### Required task 1
Which phrases in the memory reordering text below are enclosed in parentheses?

### Document excerpt
* Start *

How does memory reordering help processors and compilers? How does memory reordering help processors and compilers? multithreading multithreading

How does memory reordering help processors and compilers?


TL;DR: It gives the compiler and hardware more room to take advantage of the as-if rule by not requiring it to preserve all behaviour of the original source, only the result of the single thread itself.

Taking the externally-observable (from other threads) ordering of loads/stores out of the picture as something that optimizations must preserve gives the compiler a lot of room to merge things into fewer operations. For the hardware, delaying stores is the big one, but for compilers all kinds of reordering can help.


(See part-way down for a section on why it helps the compiler)

Why it helps hardware

Hardware reordering earlier stores with later loads (StoreLoad reordering) inside the CPU is essential for out-of-order execution. (See below).

* End *

### Required task 2
Can you update the listing lines between the line holding "Comparing their positions, is" and the line holding "880 millimetres", inclusive, so that "camera" becomes "viewer" and nothing else changes? Return only those lines.

Questions about scenes in images
* Start *

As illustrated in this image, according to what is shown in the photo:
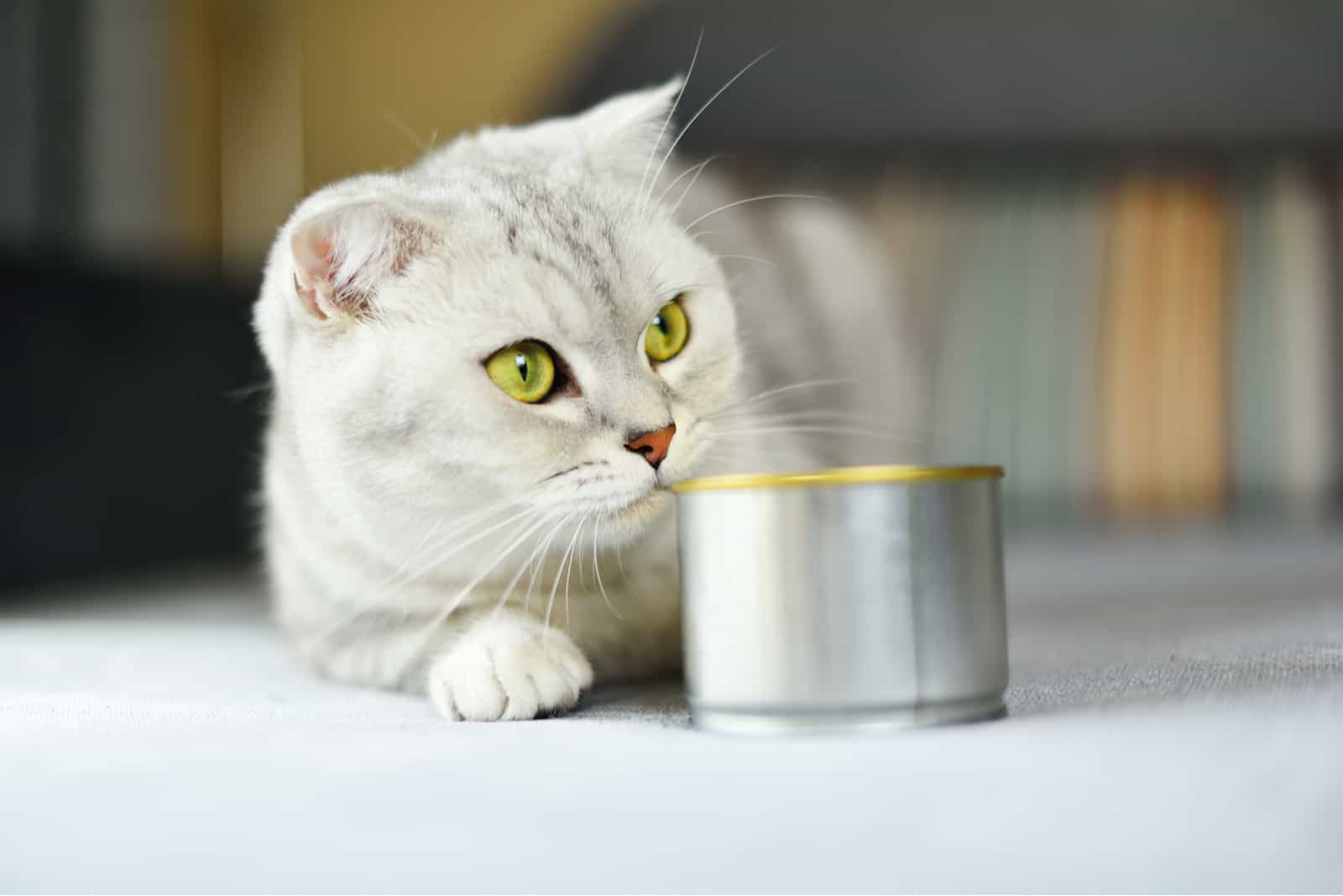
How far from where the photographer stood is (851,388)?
5.25 feet

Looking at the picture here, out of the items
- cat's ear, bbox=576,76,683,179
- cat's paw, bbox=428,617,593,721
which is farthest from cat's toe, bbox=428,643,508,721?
cat's ear, bbox=576,76,683,179

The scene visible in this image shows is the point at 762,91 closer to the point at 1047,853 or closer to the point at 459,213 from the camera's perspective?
the point at 459,213

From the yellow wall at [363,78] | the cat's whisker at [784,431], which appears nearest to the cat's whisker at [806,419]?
the cat's whisker at [784,431]

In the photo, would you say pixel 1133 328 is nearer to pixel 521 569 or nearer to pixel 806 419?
pixel 806 419

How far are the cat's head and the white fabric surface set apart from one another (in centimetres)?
17

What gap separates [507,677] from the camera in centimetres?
81

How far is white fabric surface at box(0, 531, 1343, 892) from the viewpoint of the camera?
0.53 metres

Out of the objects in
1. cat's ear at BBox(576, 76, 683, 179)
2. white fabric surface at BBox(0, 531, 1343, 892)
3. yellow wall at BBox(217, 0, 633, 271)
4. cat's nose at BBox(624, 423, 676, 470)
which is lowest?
white fabric surface at BBox(0, 531, 1343, 892)

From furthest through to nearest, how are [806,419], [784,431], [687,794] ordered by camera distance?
A: [806,419]
[784,431]
[687,794]

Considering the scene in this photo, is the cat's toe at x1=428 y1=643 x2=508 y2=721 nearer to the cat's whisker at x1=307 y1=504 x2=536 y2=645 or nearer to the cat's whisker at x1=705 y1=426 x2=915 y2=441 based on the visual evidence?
the cat's whisker at x1=307 y1=504 x2=536 y2=645

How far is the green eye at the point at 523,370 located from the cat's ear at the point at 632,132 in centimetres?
28

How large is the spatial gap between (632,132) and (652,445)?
1.23 feet

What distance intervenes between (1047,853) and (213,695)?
65 centimetres

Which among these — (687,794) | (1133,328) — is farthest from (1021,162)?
(687,794)
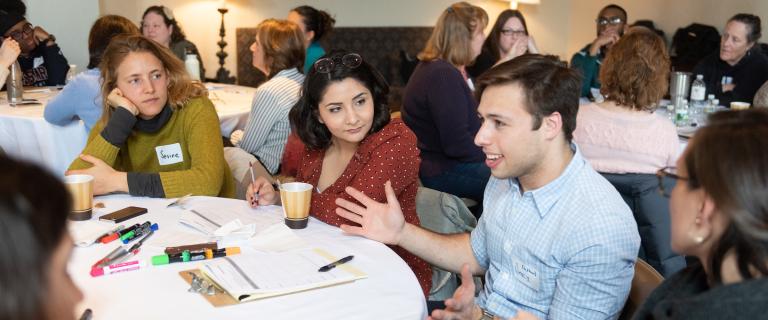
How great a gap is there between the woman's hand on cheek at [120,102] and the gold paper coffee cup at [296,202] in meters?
0.84

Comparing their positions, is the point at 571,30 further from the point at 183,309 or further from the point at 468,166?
the point at 183,309

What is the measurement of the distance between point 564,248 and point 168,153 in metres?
1.51

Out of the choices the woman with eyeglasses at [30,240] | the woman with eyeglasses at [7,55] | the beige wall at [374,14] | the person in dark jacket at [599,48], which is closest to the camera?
the woman with eyeglasses at [30,240]

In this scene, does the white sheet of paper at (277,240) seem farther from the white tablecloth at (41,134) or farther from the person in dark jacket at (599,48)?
the person in dark jacket at (599,48)

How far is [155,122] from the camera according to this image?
8.28 ft

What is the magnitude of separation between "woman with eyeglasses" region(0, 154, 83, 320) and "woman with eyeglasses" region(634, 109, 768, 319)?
880 millimetres

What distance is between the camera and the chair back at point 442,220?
7.09ft

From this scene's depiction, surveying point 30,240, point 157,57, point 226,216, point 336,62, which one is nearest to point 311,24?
point 157,57

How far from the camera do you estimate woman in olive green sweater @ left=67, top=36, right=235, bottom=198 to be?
7.85 feet

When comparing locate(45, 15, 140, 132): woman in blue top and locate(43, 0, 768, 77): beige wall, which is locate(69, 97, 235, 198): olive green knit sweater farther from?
locate(43, 0, 768, 77): beige wall

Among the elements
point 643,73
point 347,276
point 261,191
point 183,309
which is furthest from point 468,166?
point 183,309

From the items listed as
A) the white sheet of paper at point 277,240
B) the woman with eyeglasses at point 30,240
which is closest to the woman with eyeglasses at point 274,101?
the white sheet of paper at point 277,240

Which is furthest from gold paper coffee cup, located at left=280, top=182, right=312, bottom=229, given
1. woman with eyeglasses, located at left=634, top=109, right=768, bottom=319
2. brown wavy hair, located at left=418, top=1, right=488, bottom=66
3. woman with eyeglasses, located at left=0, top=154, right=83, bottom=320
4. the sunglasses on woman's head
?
brown wavy hair, located at left=418, top=1, right=488, bottom=66

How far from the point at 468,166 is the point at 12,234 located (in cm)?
275
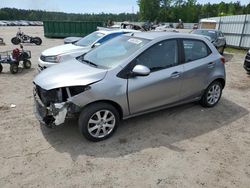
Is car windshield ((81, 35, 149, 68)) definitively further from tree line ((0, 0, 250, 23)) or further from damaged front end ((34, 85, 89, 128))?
tree line ((0, 0, 250, 23))

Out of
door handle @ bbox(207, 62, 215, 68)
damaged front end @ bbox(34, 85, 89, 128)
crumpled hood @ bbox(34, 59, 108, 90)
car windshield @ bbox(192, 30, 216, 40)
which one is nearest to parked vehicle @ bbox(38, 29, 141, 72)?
crumpled hood @ bbox(34, 59, 108, 90)

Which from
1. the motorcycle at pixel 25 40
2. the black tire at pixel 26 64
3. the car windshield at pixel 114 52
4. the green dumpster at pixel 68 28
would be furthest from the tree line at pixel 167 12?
the car windshield at pixel 114 52

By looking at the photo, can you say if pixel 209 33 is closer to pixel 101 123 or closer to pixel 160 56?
pixel 160 56

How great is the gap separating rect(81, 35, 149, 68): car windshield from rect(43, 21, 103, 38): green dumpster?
19037mm

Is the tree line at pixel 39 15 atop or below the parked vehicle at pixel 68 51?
atop

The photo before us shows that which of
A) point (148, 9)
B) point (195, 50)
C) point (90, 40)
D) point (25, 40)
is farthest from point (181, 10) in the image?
point (195, 50)

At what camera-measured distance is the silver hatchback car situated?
3393mm

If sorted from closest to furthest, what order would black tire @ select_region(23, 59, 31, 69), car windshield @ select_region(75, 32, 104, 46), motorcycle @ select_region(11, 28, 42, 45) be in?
car windshield @ select_region(75, 32, 104, 46), black tire @ select_region(23, 59, 31, 69), motorcycle @ select_region(11, 28, 42, 45)

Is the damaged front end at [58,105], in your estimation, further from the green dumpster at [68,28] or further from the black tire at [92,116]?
the green dumpster at [68,28]

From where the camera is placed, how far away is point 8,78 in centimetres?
728

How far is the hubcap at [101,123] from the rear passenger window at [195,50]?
187 centimetres

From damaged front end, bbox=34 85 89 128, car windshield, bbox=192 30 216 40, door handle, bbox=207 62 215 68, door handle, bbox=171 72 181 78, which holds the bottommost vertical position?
damaged front end, bbox=34 85 89 128

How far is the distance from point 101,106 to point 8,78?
16.7 ft

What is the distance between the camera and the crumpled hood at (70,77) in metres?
3.37
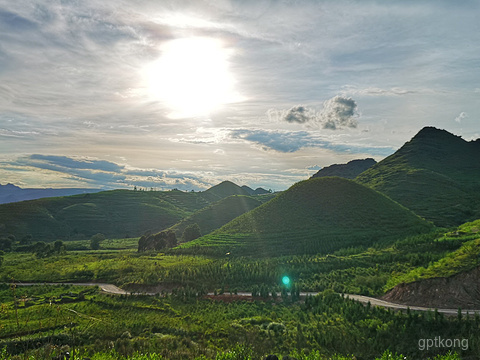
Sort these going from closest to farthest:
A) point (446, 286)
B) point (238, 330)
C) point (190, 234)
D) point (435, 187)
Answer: point (238, 330) < point (446, 286) < point (190, 234) < point (435, 187)

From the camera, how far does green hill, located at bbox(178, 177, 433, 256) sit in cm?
8081

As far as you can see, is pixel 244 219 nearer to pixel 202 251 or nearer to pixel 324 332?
pixel 202 251

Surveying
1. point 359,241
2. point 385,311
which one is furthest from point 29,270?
point 359,241

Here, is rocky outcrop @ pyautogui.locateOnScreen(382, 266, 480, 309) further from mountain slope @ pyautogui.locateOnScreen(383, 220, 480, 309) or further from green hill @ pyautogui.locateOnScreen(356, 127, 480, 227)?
green hill @ pyautogui.locateOnScreen(356, 127, 480, 227)

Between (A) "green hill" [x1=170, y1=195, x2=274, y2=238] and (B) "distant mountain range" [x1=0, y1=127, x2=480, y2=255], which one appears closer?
(B) "distant mountain range" [x1=0, y1=127, x2=480, y2=255]

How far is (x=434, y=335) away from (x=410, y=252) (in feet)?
105

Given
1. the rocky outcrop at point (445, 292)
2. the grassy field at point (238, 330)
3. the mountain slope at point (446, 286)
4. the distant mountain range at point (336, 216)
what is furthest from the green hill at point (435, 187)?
the grassy field at point (238, 330)

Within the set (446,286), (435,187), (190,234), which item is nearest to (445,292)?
(446,286)

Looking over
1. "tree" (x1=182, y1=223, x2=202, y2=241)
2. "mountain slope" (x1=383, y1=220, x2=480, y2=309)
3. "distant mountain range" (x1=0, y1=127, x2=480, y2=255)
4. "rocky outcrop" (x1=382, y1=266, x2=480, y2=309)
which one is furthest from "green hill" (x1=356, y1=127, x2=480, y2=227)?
"tree" (x1=182, y1=223, x2=202, y2=241)

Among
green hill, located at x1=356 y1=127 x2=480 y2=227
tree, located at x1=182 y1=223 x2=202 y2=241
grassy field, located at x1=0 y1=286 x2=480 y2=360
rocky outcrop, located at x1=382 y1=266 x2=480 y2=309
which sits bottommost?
tree, located at x1=182 y1=223 x2=202 y2=241

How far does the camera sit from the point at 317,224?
94.2 meters

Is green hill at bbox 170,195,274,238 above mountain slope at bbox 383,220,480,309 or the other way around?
the other way around

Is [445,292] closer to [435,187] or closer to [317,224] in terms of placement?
[317,224]

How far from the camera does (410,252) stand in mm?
54406
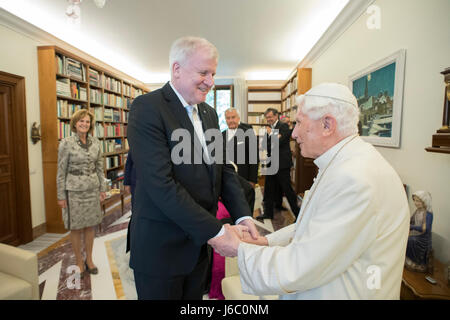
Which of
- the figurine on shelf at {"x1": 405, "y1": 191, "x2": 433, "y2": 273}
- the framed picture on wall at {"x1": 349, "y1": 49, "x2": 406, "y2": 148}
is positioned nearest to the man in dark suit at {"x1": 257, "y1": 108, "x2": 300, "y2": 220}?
the framed picture on wall at {"x1": 349, "y1": 49, "x2": 406, "y2": 148}

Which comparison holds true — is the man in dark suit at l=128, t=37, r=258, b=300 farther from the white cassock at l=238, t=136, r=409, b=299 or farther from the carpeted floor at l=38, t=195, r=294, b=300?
the carpeted floor at l=38, t=195, r=294, b=300

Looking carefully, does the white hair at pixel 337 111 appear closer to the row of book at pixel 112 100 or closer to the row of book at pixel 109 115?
the row of book at pixel 109 115

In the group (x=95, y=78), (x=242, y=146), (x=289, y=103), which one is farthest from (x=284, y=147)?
(x=95, y=78)

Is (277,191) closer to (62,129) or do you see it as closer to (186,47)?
(62,129)

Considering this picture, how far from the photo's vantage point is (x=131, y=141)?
1.02 metres

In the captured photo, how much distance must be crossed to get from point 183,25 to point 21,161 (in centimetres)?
308

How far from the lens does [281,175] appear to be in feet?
14.0

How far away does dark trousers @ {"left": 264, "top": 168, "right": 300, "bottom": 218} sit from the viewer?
4.18 meters

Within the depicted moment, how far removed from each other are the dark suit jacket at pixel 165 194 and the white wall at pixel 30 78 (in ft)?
11.4

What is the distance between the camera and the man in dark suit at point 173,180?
98cm

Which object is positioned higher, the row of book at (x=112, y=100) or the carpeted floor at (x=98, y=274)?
the row of book at (x=112, y=100)

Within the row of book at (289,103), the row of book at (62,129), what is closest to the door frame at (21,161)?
the row of book at (62,129)

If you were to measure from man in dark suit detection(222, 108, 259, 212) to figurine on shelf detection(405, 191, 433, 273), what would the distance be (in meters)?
2.46
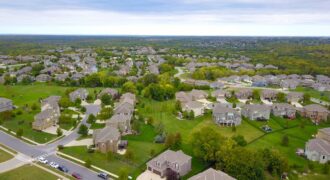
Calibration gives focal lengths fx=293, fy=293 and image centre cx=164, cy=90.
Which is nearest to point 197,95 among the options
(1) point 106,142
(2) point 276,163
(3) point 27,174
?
(1) point 106,142

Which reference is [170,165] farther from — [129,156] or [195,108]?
[195,108]

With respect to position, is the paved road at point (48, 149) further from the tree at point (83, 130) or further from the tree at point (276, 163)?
the tree at point (276, 163)

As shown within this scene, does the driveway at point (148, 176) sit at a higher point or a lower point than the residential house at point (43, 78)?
lower

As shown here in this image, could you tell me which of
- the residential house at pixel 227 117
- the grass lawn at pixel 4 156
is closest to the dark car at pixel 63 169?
the grass lawn at pixel 4 156

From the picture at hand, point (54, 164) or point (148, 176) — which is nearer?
point (148, 176)

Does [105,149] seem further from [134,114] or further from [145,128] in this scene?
[134,114]

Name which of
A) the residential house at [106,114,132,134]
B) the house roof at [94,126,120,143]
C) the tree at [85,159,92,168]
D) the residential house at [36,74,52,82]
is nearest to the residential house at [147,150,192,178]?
the tree at [85,159,92,168]
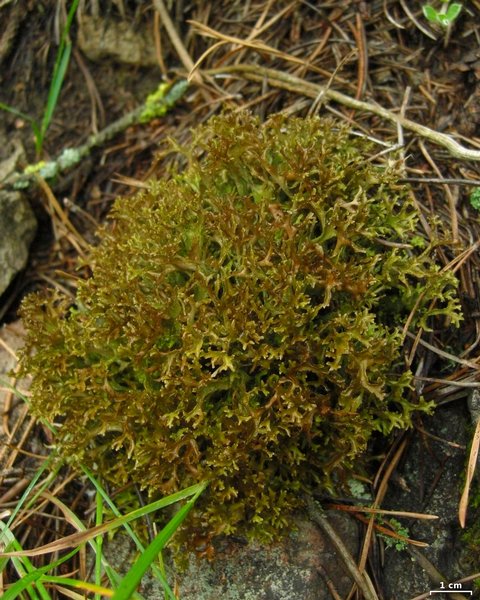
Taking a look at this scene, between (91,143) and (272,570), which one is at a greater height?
(91,143)

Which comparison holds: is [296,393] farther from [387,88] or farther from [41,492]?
[387,88]

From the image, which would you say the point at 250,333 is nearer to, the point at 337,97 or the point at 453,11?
the point at 337,97

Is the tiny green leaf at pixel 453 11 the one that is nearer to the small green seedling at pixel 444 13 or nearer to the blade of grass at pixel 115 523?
the small green seedling at pixel 444 13

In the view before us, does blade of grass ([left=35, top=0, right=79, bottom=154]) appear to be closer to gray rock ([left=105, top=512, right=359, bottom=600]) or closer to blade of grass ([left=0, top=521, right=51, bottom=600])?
blade of grass ([left=0, top=521, right=51, bottom=600])

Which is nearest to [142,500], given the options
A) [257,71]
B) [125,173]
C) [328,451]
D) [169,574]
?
[169,574]

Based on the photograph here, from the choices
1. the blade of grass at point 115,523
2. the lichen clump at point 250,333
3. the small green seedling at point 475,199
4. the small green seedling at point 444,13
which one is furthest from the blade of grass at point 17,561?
the small green seedling at point 444,13

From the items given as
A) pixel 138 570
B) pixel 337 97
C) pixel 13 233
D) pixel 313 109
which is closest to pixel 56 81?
pixel 13 233
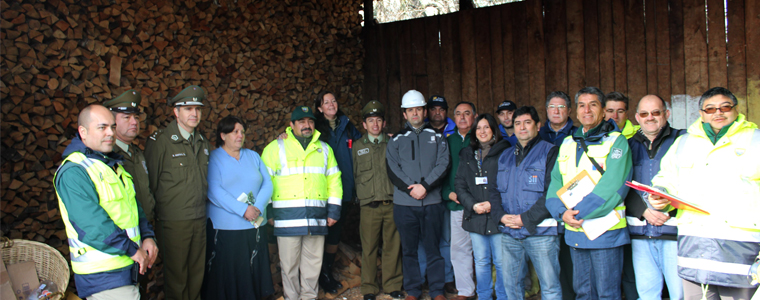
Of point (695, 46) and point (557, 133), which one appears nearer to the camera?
point (557, 133)

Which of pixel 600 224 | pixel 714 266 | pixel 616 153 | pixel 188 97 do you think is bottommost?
pixel 714 266

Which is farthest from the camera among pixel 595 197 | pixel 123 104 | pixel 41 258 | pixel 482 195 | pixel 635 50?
pixel 635 50

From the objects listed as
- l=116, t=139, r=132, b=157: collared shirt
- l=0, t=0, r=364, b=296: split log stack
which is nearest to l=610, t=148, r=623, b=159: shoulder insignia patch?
l=116, t=139, r=132, b=157: collared shirt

* End *

### Final result 1
- from other threads
- See part-way down for a section on why it helps the compiler
- StoreLoad reordering
- See below

### Final result 2
Comparing their positions, is the point at 571,30 further from the point at 183,309 or further from the point at 468,166?
the point at 183,309

What is the measurement of the distance between point 564,248 and point 168,153 in metres?
1.51

Out of the choices the woman with eyeglasses at [30,240] | the woman with eyeglasses at [7,55] | the beige wall at [374,14] | the person in dark jacket at [599,48], which is closest to the viewer?
the woman with eyeglasses at [30,240]

In this scene, does the white sheet of paper at (277,240) seem farther from the white tablecloth at (41,134) or farther from the person in dark jacket at (599,48)?
the person in dark jacket at (599,48)

How far is [155,122] from the viewer according to this image?
8.28 ft

What is the magnitude of separation between "woman with eyeglasses" region(0, 154, 83, 320) and "woman with eyeglasses" region(634, 109, 768, 319)?
880 millimetres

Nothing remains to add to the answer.